You are not allowed to roam willy nilly, an easily followed route meanders around the garden and every twenty metres or so a well informed guide will explain and describe the plants around you.
THE GARDEN OF NINFA
The Garden of Ninfa is a landscaped garden in the English style set among the ruins of the medieval town of Ninfa, near Cisterna in Latina, 60 miles south of Rome.
In 1297 the Caetani family acquired the town which in 1381 was sacked and destroyed following the schism between the Antipope Clement VII of Avignon (whom the Caetani's supported) and Pope Urban VI in Rome. Even so, over the following centuries local inhabitants continued to use the churches of the town, the ruins of six of which are still visible. The garden itself was created in 1921 by Ada Bootle Wilbraham, English wife of Onorato Caetani, with the help of two of her sons, Gelasio and Roffredo Caetani.
The garden covers eight hectares and is irrigated by the river Ninfa plus several irrigation streams and is planted with trees, shrubs and plants from all over the world.
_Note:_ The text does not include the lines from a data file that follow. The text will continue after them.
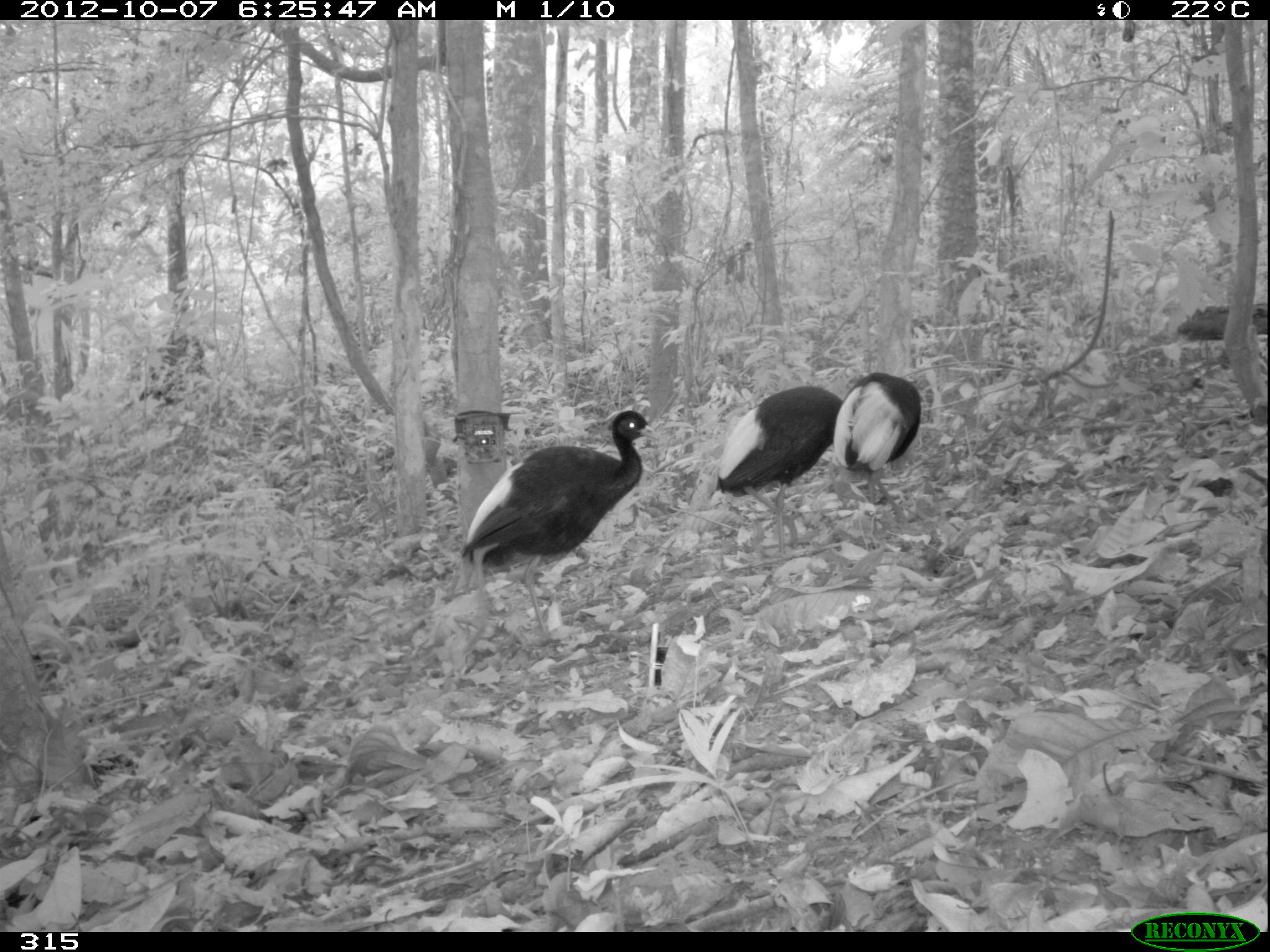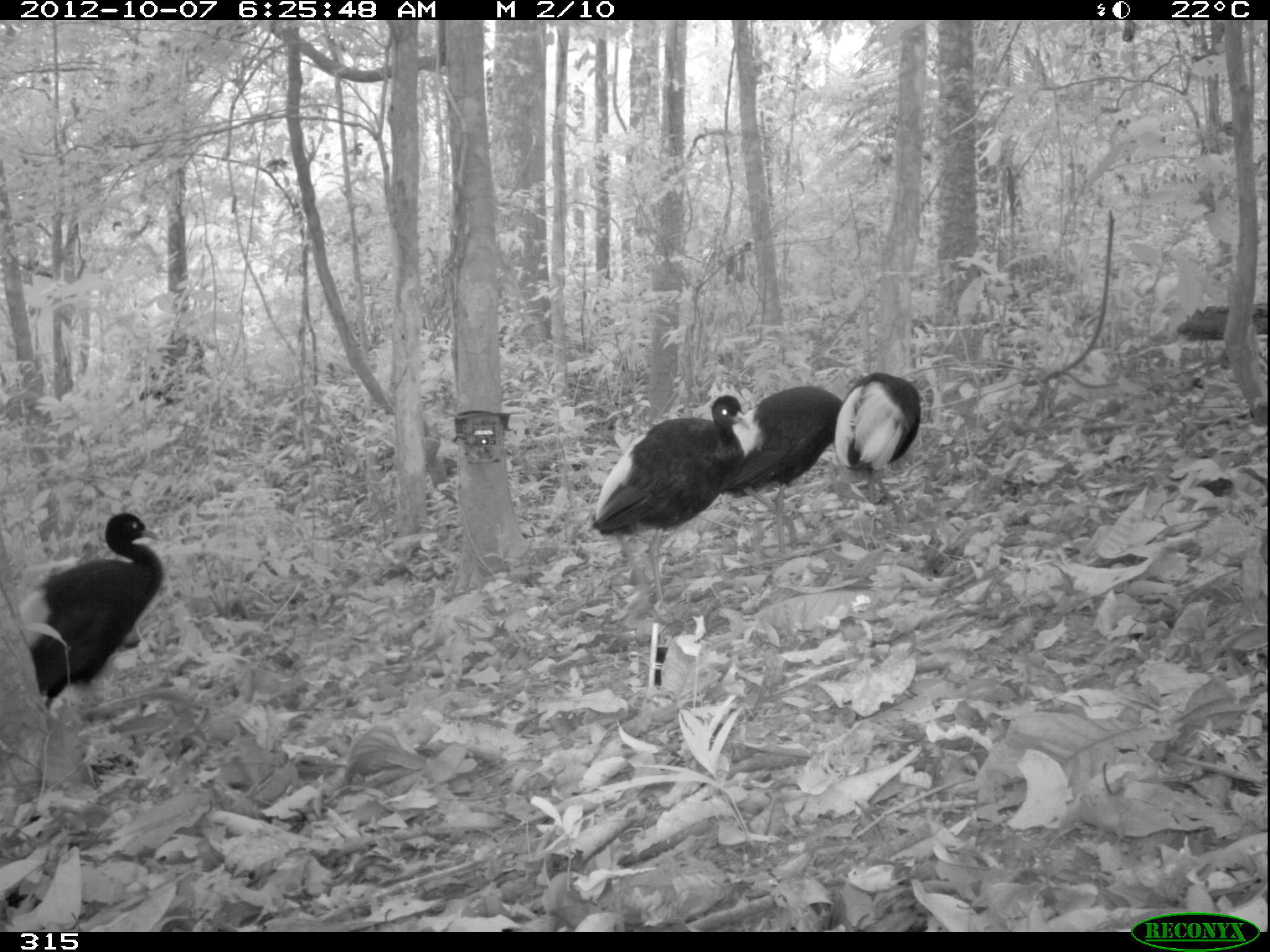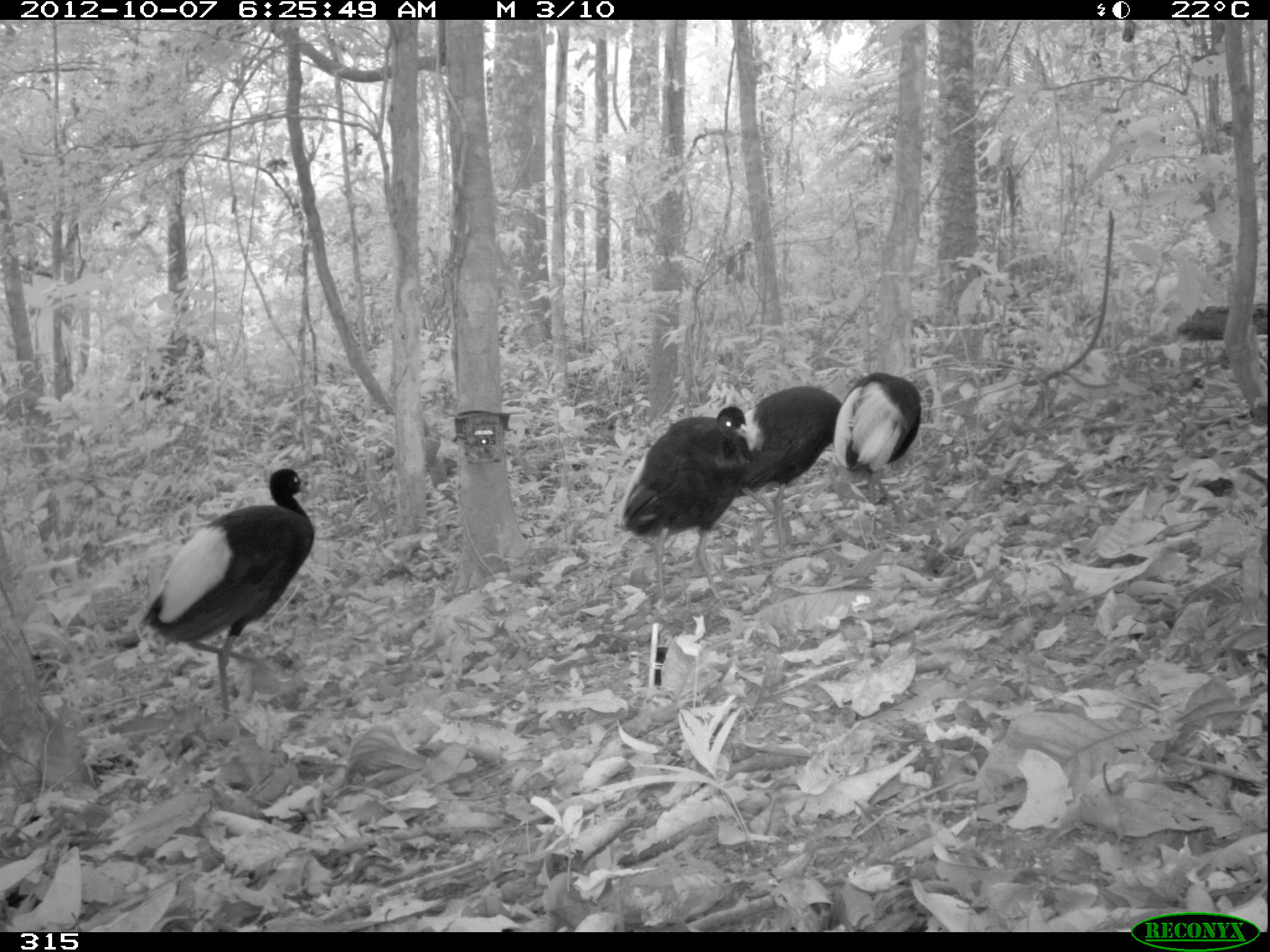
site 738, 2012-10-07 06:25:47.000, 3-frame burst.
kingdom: Animalia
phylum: Chordata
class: Aves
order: Gruiformes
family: Psophiidae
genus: Psophia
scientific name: Psophia leucoptera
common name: pale-winged trumpeter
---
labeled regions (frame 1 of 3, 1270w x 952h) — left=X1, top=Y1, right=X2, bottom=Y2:
psophia leucoptera: left=460, top=409, right=657, bottom=645; left=714, top=384, right=845, bottom=555; left=830, top=370, right=922, bottom=531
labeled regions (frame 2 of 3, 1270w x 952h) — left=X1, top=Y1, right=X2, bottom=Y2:
psophia leucoptera: left=590, top=393, right=751, bottom=611; left=16, top=510, right=163, bottom=713; left=714, top=384, right=845, bottom=558; left=830, top=370, right=921, bottom=528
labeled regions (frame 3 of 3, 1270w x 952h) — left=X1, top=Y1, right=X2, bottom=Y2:
psophia leucoptera: left=140, top=467, right=314, bottom=718; left=613, top=405, right=751, bottom=613; left=730, top=384, right=843, bottom=558; left=831, top=371, right=921, bottom=523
Near the church of San Giovanni there is an American walnut tree, ornamental apple trees, a red beech, and a Japanese pink-leaved maple tree. Behind the church of Santa Maria Maggiore there is a yellow bignonia and several rose bushes. The cypress avenue is planted with erythrina crista-galli, also known as the cockspur coral tree. In the vicinity of the Roman bridge there are jasmines, wisterias and a plantation of Chinese bamboo. Elsewhere in the garden there are banana trees, papyruses, a cedar and an Australian casuarina tenuissima, a eucalyptus, a star magnolia, climbing hydrangeas, and a liriodendron tulipifera, otherwise known as a tulip tree due to its tulip like flowers.
It is classified as a Regional Natural Monument and has been described by the New York Times as the most beautiful in the world. The Director of the British Royal National Rose Society said of it, "The site is one of sublime romantic beauty, where time seems to stand still".